To help the Amawaka maintain access to potable water, a Davis Grant for Peace is funding the construction of a well in one of their villages. The Amawaka approved this at a community meeting in March. Right now, engineers in Peru are designing the well. We will start construction in June, 2016, and finish in August 2016. Ideally, the well will help overall community health.

June 1st, 2016

After a fortuitous meeting here in Chicago with the Peruvian consul and the former Minister of Construction and Sanitation, the project is moving along very well. The Consul and the Minister helped with the paperwork, and engineers in Peru are putting the finishing touches on the well’s design.

We will transport all of the construction materials and machinery to the village in mid-June. Immediately thereafter, we will begin digging the well. This first phase of the project will last through the first week of July. After that, we will need to pause construction until the end of the summer, when we will begin the second and final phase of the project.
The reason why we need to build the well in two phases has to do with the height of the river – the highway in this part of the jungle – upon which the village is located. Many people are surprised to learn that it doesn’t rain at all in much of the Western Amazonian rainforest during the (northern) summer months. In fact, the climate is so dry from mid-July until early August that some of the smaller Amazonian tributaries dry up entirely in places. In past years, I have had to drag my canoe with rope over sections of dry river bed during the dry season. The only other way to enter or leave the village is to trek 150km through dense jungle, and dear as my Amawaka friends are to me, I’m not doing that carrying bags of concrete.

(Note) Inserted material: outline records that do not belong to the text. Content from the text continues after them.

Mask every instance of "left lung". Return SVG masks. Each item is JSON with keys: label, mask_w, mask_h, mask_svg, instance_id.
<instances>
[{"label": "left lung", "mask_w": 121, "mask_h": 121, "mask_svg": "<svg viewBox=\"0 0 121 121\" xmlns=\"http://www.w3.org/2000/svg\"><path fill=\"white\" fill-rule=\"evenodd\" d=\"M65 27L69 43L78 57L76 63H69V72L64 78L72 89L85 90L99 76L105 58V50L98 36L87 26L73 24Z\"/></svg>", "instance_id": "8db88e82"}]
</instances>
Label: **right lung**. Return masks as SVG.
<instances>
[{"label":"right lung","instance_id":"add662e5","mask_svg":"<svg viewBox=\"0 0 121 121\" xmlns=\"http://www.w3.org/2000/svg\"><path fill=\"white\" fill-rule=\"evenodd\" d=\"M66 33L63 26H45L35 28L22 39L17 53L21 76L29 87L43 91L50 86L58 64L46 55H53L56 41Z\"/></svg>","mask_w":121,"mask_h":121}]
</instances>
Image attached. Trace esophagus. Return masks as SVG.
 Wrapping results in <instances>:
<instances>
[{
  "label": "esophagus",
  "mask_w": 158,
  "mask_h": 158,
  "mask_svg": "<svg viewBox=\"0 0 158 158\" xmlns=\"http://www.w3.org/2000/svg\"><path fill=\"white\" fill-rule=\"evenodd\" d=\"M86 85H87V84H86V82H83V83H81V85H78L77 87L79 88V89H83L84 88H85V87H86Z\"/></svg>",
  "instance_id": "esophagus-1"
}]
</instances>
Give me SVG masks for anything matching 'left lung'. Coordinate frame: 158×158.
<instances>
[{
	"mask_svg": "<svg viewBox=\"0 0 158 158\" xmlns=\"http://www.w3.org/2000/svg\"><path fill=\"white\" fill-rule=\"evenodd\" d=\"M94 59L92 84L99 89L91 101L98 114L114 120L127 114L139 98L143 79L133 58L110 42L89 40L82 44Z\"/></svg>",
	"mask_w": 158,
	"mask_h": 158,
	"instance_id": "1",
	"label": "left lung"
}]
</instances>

The next blog post will be in early June, just before we begin phase one of the project. Til then!

October 27, 2016

[N.b.: Almost none of the Inuya River Amawaka have access to electronic media. For that reason, at a village meeting in September 2016, the community pre-approved any statements here that I make on their behalf. Also, because of issues of informed consent, under most circumstances we cannot publish pictures of Amawaka individuals. Instead, we’ve posted one picture of the non-indigenous crew in a canoe loaded with supplies on the way to the village, and another picture at the well.]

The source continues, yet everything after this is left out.